Ailleurs pourtant, on serait tenté de dire que l’échec est devenu l’aune du succès. Devant les crises qui se succèdent et se nourrissent les unes des autres, les acteurs politiques promettent tous plus de « sécurité ». Soulignant la gravité de cette « polycrise » pour le moins troublante, Adam Tooze, de l’université Columbia, suggère avec sagesse qu’il y faudra plus d’un remède. Et pourtant, nous sommes tellement désorientés que nous ne désirons rien tant qu’une solution rapide.

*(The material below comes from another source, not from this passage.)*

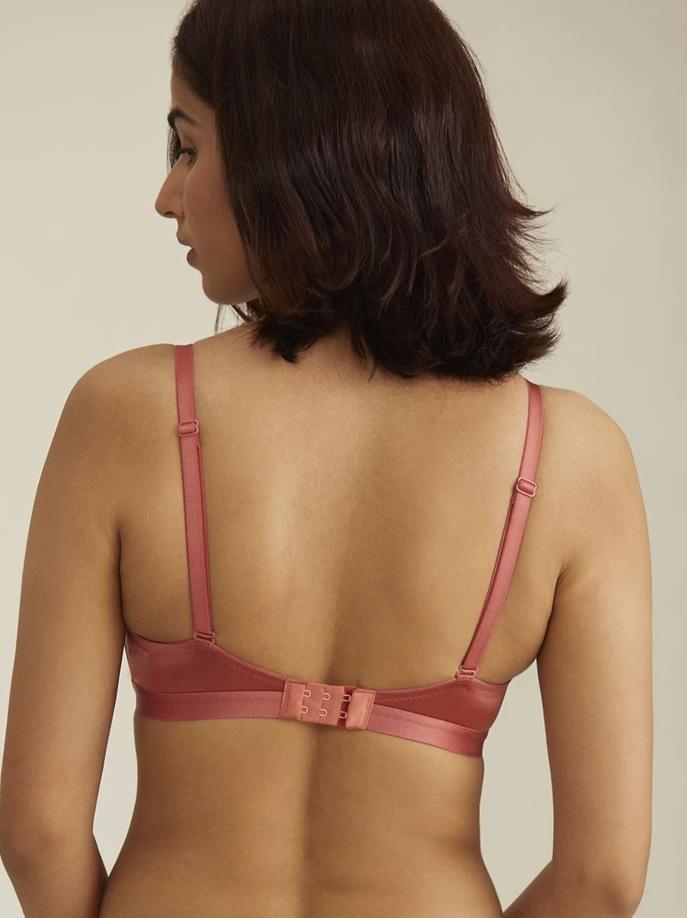 women push-up heavily padded bra - 18308897 - Zoom Image - 2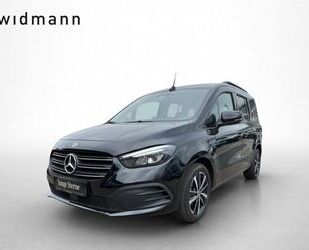 Mercedes-Benz T-Klasse Gebrauchtwagen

Nous devons dépasser l’obsession simpliste d’un tarissement des flux par l’action violente, qu’il s’agisse de lutter contre les migrations ou de déclarer la guerre à la drogue ou au terrorisme. Nous pouvons en revanche commencer à réduire la demande. Nous devons aussi comprendre que ces « guerres » sans fin servent à entretenir la polycrise. S’appuyant sur des chiffres douteux et comptant sur une politique de la diversion, nos dirigeants se contentent d’expédients quand le monde brûle. Nous n’avons cessé de dénoncer les fantômes utiles des barbares, mais faute de parvenir à nous sevrer de cette accoutumance, nous pourrions fort bien incarner quelque jour les vrais barbares.